As reported by Progress New York, the Pandemic Response Lab, the medical facility responsible for sequencing variants in New York City, was created in the summer of 2020 by the New York City Economic Development Corporation, or the NYCEDC, to conduct tests for COVID-19. Later, the lab’s mandate was extended to sequence for variants. That the NYCEDC was behind the lab’s creation presents an appearance of a conflict of interest, because the chambres of commerce in New York City have been pressuring Mayor de Blasio to reopen the economy, so that workers can return to office buildings that still largely remain empty. The Times report revealed that the lab is facing pressure to sequence more cases of COVID-19, but the lab claims obstacles about private labs that lab officials won’t publicly disclose. It is not known whether the unsatisfactory sequencing data is a result of the appearance of a conflict of interest for the NYCEDC.

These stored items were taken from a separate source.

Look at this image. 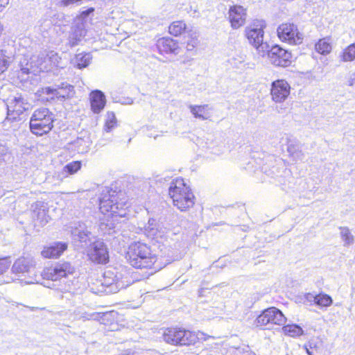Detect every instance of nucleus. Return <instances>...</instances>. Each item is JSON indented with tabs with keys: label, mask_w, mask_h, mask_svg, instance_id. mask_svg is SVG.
Masks as SVG:
<instances>
[{
	"label": "nucleus",
	"mask_w": 355,
	"mask_h": 355,
	"mask_svg": "<svg viewBox=\"0 0 355 355\" xmlns=\"http://www.w3.org/2000/svg\"><path fill=\"white\" fill-rule=\"evenodd\" d=\"M266 27L264 21L256 20L245 28V36L250 44L256 49L257 53L262 57L266 55L268 51L269 45L263 41L264 31Z\"/></svg>",
	"instance_id": "obj_4"
},
{
	"label": "nucleus",
	"mask_w": 355,
	"mask_h": 355,
	"mask_svg": "<svg viewBox=\"0 0 355 355\" xmlns=\"http://www.w3.org/2000/svg\"><path fill=\"white\" fill-rule=\"evenodd\" d=\"M341 59L343 62H351L355 60V43L349 45L344 49Z\"/></svg>",
	"instance_id": "obj_35"
},
{
	"label": "nucleus",
	"mask_w": 355,
	"mask_h": 355,
	"mask_svg": "<svg viewBox=\"0 0 355 355\" xmlns=\"http://www.w3.org/2000/svg\"><path fill=\"white\" fill-rule=\"evenodd\" d=\"M186 29V24L182 21L173 22L168 27V31L171 35L178 36L181 35Z\"/></svg>",
	"instance_id": "obj_31"
},
{
	"label": "nucleus",
	"mask_w": 355,
	"mask_h": 355,
	"mask_svg": "<svg viewBox=\"0 0 355 355\" xmlns=\"http://www.w3.org/2000/svg\"><path fill=\"white\" fill-rule=\"evenodd\" d=\"M76 150L79 153H85L89 149V142L81 138H78L73 143Z\"/></svg>",
	"instance_id": "obj_39"
},
{
	"label": "nucleus",
	"mask_w": 355,
	"mask_h": 355,
	"mask_svg": "<svg viewBox=\"0 0 355 355\" xmlns=\"http://www.w3.org/2000/svg\"><path fill=\"white\" fill-rule=\"evenodd\" d=\"M333 304L331 297L324 293L317 294L315 305L321 308L329 307Z\"/></svg>",
	"instance_id": "obj_30"
},
{
	"label": "nucleus",
	"mask_w": 355,
	"mask_h": 355,
	"mask_svg": "<svg viewBox=\"0 0 355 355\" xmlns=\"http://www.w3.org/2000/svg\"><path fill=\"white\" fill-rule=\"evenodd\" d=\"M7 153V148L5 146L0 144V160H1L2 157L6 155Z\"/></svg>",
	"instance_id": "obj_49"
},
{
	"label": "nucleus",
	"mask_w": 355,
	"mask_h": 355,
	"mask_svg": "<svg viewBox=\"0 0 355 355\" xmlns=\"http://www.w3.org/2000/svg\"><path fill=\"white\" fill-rule=\"evenodd\" d=\"M26 284H33L34 283V279L33 277H31V280H27L26 281Z\"/></svg>",
	"instance_id": "obj_53"
},
{
	"label": "nucleus",
	"mask_w": 355,
	"mask_h": 355,
	"mask_svg": "<svg viewBox=\"0 0 355 355\" xmlns=\"http://www.w3.org/2000/svg\"><path fill=\"white\" fill-rule=\"evenodd\" d=\"M168 194L174 206L182 211L192 207L195 203V196L183 179H176L171 182Z\"/></svg>",
	"instance_id": "obj_3"
},
{
	"label": "nucleus",
	"mask_w": 355,
	"mask_h": 355,
	"mask_svg": "<svg viewBox=\"0 0 355 355\" xmlns=\"http://www.w3.org/2000/svg\"><path fill=\"white\" fill-rule=\"evenodd\" d=\"M33 218L42 226L49 222V216L47 215L46 206L43 202H37L35 204Z\"/></svg>",
	"instance_id": "obj_21"
},
{
	"label": "nucleus",
	"mask_w": 355,
	"mask_h": 355,
	"mask_svg": "<svg viewBox=\"0 0 355 355\" xmlns=\"http://www.w3.org/2000/svg\"><path fill=\"white\" fill-rule=\"evenodd\" d=\"M39 60L42 62L44 65L46 64L47 67L46 69H40V71H49L53 67L64 68L62 58L54 51H51L46 55L44 54L39 55Z\"/></svg>",
	"instance_id": "obj_18"
},
{
	"label": "nucleus",
	"mask_w": 355,
	"mask_h": 355,
	"mask_svg": "<svg viewBox=\"0 0 355 355\" xmlns=\"http://www.w3.org/2000/svg\"><path fill=\"white\" fill-rule=\"evenodd\" d=\"M94 9L93 8H87L85 10H83L80 13V16L83 19L87 17L89 15H90L92 12H93Z\"/></svg>",
	"instance_id": "obj_48"
},
{
	"label": "nucleus",
	"mask_w": 355,
	"mask_h": 355,
	"mask_svg": "<svg viewBox=\"0 0 355 355\" xmlns=\"http://www.w3.org/2000/svg\"><path fill=\"white\" fill-rule=\"evenodd\" d=\"M92 58V57L90 53H80L76 55L74 61L78 69H83L89 64Z\"/></svg>",
	"instance_id": "obj_27"
},
{
	"label": "nucleus",
	"mask_w": 355,
	"mask_h": 355,
	"mask_svg": "<svg viewBox=\"0 0 355 355\" xmlns=\"http://www.w3.org/2000/svg\"><path fill=\"white\" fill-rule=\"evenodd\" d=\"M247 13L245 9L241 6H231L229 10V19L234 29H237L245 23Z\"/></svg>",
	"instance_id": "obj_17"
},
{
	"label": "nucleus",
	"mask_w": 355,
	"mask_h": 355,
	"mask_svg": "<svg viewBox=\"0 0 355 355\" xmlns=\"http://www.w3.org/2000/svg\"><path fill=\"white\" fill-rule=\"evenodd\" d=\"M317 294L308 293L304 295L303 302L306 304H315Z\"/></svg>",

For a series of reports, the U.S. Attorney’s Office for New York’s southern district, which would claim jurisdiction over complex investigations involving Federal funding or regulations, has refused to comment about the lack of transparency to pandemic data in the de Blasio administration.


On Monday, Mayor de Blasio said during a news conference that public school students would “for now” wear masks, adding that, “We’ll keep assessing as we go along. But I think for now it still makes sense,” according to a transcript. The information was treated as a new announcement, even though Dr. Chokshi had outlined during a press conference on June 29 that some, limited exceptions to the de Blasio administration’s vaccine-only response could take shape, admitting that, “[T]here are some settings, particularly schools, congregate settings, health care settings, where we’re recommending that everyone stay masked[,] you know, regardless of their vaccination status.”

But Mayor de Blasio’s policies continue to ignore the standard of safety being sought by doctors in the U.K., where physicians are demanding that adolescents receive vaccines at rates that show a high uptake and that each of adequate ventilation and reduced class sizes were in place in schools before a full economic reopening could take place.